··· EXERCISE PASSAGE ···
As the IoT transformation permeates through the U.S. economy, mobile telecom carriers have the opportunity to reshape hospitality and retail industries through 5G networking combined with mobile video, smartphone payments, tablet-based point-of-sale, cellular powered digital-signage and wireless broadband connectivity. According to a recent Ericsson study, 5G is expected to be a critical enabler of virtual reality and augment reality technology. Mobile carriers will need to continue to expand their partnerships beyond their existing network vendor relationships to include technology solution providers within the AR/VR community. Video gaming, AI, robotic, AR/VR platform CIOs and CTOs are looking to embrace newer digital transformation solutions should look holistically within the mobile infrastructure and tag the mobile operator as a strategic partner.
Historically, retail, hospitality and restaurants were serviced by fixed telecommunications operators with little involvement from mobile carriers.
··· ENTRIES PROVIDED ···
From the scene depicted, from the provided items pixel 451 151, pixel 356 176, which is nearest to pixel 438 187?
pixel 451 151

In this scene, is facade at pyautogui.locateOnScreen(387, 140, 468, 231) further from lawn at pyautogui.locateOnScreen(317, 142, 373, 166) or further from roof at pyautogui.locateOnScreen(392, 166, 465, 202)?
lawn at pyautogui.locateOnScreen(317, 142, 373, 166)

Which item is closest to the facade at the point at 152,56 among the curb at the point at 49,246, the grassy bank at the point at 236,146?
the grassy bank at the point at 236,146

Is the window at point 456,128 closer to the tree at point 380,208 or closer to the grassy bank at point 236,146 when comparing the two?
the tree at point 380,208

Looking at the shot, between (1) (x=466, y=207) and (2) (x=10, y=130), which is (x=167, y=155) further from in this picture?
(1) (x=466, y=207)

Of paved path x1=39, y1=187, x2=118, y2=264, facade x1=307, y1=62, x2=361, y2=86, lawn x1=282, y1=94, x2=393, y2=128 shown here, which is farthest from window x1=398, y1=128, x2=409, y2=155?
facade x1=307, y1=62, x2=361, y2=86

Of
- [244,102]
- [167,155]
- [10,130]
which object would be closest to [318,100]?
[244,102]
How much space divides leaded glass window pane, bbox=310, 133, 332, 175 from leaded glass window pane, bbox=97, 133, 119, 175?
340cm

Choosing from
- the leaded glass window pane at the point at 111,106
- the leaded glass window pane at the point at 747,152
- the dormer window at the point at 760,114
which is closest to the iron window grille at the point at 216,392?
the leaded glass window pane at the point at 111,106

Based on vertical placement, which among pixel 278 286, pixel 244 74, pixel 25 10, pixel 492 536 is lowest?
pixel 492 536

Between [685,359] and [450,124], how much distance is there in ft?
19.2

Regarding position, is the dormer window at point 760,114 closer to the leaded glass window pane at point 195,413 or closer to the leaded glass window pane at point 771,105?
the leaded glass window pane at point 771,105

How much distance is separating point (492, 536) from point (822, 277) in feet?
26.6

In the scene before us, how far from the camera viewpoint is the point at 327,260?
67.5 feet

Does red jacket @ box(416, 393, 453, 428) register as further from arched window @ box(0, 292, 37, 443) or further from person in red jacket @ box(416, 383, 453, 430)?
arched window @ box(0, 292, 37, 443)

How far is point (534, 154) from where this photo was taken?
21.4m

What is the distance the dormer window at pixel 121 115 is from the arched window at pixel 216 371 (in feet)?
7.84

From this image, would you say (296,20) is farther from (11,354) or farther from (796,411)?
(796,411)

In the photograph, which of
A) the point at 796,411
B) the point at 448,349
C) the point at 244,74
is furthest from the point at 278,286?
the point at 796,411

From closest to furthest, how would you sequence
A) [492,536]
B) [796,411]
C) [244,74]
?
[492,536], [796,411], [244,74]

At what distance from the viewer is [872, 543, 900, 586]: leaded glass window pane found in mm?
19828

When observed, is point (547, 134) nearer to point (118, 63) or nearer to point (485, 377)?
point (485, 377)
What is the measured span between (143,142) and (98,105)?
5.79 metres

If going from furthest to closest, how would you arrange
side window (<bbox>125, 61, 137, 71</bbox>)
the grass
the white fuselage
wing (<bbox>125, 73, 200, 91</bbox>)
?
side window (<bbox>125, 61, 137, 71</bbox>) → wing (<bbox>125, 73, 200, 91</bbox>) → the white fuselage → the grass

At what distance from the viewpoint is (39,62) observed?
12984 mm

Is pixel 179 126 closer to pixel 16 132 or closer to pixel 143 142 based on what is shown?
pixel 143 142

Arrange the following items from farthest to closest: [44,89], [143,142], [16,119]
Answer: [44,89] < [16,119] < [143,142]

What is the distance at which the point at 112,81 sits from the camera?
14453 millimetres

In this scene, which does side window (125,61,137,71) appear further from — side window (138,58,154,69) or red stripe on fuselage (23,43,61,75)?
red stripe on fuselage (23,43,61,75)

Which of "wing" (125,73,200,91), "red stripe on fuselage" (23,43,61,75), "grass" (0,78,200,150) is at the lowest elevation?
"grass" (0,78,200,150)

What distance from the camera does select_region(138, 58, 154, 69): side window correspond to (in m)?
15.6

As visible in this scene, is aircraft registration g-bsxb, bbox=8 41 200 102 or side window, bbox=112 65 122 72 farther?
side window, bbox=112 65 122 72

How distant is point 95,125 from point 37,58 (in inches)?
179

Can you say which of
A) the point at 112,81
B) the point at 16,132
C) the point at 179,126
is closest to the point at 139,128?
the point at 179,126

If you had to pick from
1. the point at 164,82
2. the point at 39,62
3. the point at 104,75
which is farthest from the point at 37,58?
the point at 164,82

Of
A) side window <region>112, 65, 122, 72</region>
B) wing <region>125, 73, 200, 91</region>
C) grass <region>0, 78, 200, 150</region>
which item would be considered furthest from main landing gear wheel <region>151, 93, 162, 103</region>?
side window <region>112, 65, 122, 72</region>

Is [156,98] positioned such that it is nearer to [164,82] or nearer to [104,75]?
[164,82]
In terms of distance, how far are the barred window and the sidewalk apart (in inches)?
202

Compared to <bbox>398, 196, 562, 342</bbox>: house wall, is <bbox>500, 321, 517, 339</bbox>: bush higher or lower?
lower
···
Please print the part of the passage on 5G and mobile carriers that runs between "As the IoT transformation" and "a strategic partner.", inclusive, copying it word for word.

As the IoT transformation permeates through the U.S. economy, mobile telecom carriers have the opportunity to reshape hospitality and retail industries through 5G networking combined with mobile video, smartphone payments, tablet-based point-of-sale, cellular powered digital-signage and wireless broadband connectivity. According to a recent Ericsson study, 5G is expected to be a critical enabler of virtual reality and augment reality technology. Mobile carriers will need to continue to expand their partnerships beyond their existing network vendor relationships to include technology solution providers within the AR/VR community. Video gaming, AI, robotic, AR/VR platform CIOs and CTOs are looking to embrace newer digital transformation solutions should look holistically within the mobile infrastructure and tag the mobile operator as a strategic partner.